From a commoditization standpoint, Beirne thinks the legal industry will see a lot more fixed fees and said that the legal industry will see some pretty radical changes that might surprise everyone in the room.
Lasky asked whether any of the audience members use volume discount arrangements, and Michael Slan from Fogler Rubinoff in Toronto said that they do that a lot, often with banks. Lasky said that he’s found it to be an extremely useful marketing tool. He added that they offer it before a client asks, saying "If a client asks you for a discount, you’re already in a bad place."
Winthrop agreed with him and said that it’s important to have a dialogue about having more work with clients. Rodriguez-Vidal asked whether firms give discounts for prompt payment, and the audience agreed that they do.
Winthrop commented that firms will have to face the dis-aggregation of legal services and outsourcing. He said that his firm is making sure that they’re competitive, and he cautioned that other firms are looking hard at that, and you don’t want clients to wake up one day and see that.
Gerson added that a lot of clients are more concerned with lawyers than with firms, so lawyers can almost put together a virtual team, which can also help to control costs. Altieri agreed, saying that the days of taking underutilized associates and having them do document review are over. He said that his firm uses a service to find their temp lawyers, which allows them to screen people and see their resumes. He said there’s an amazing amount of business savvy among this group, and said that it’s all about keeping clients happy.

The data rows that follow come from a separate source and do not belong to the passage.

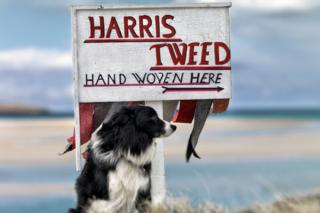 Harris Tweed exhibition image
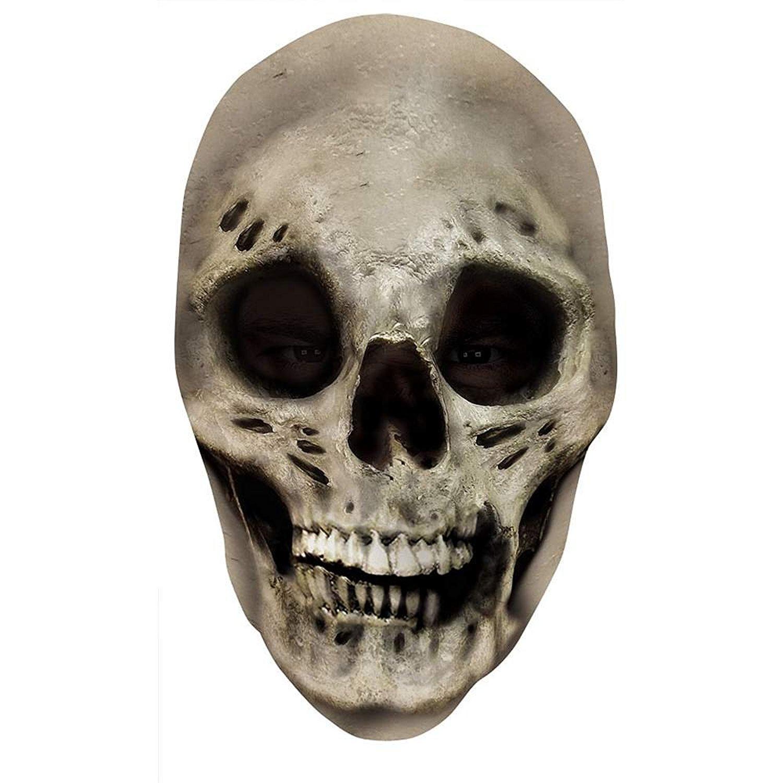 Scary skull photo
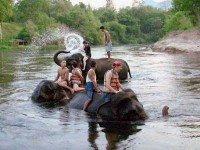 Треккинг на слонах по Краби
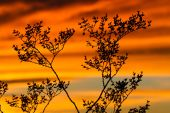 Plant in the sunset — Stock fotografie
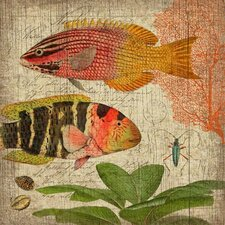 Natural History 1 Wall Art by Suzanne Nicoll Graphic Art Plaque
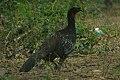 Dusky-legged Guan (Penelope obscura) (8077629409).jpg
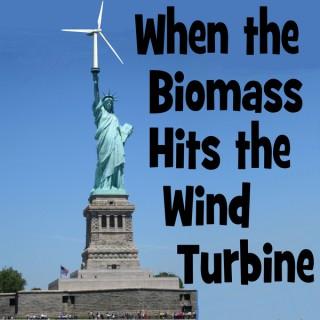 When the BioMass Hits the Wind Turbine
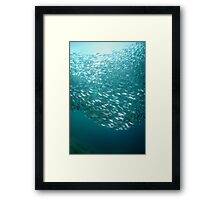 Its a group thing Framed Print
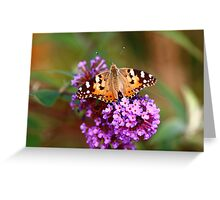 Painted Lady Butterfly (Vanessa cardui) Greeting Card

I was tweeting from the conference, and following along was our member from Santo Domingo in the Dominican Republic, Santiago Mejia Ortiz, who said that at his firm, they’ve been reducing a percentage from litigation for clients with a monthly consultation agreement.
Ricardo Cordero from Cordero & Cordero Abogados in Costa Rica asked the panelists how they incentivize associates on a good partnership track to develop business. Rodriguez-Vidal said that his firm uses the incentive of commission, which has varied over the years. Currently, they’re at 10%. He added that it’s also taken into account when the firm does reviews.
Winthrop said that over the years, they’ve emphasized business generation as associates come up through the ranks. O’Neill said they’ve had a similar experience, and don’t base their formula on compensation, but it is reflected in their bonuses. He said they’re placing greater and greater emphasis on business development and require their associates to have a plan for this in their reviews.
Lundberg said that they have a flat 10% commission as well, but also emphasize that it’s becoming more and more important, particularly for senior associates. He said that in the long run, being a lawyer means attracting business.
Arthur agreed with his fellow panelists, saying that he’s noticed that it depends on the person. If they’re not incentivized, only the go-getters will develop business. But if you do give them an incentive, they’ll figure out how to go out and develop business.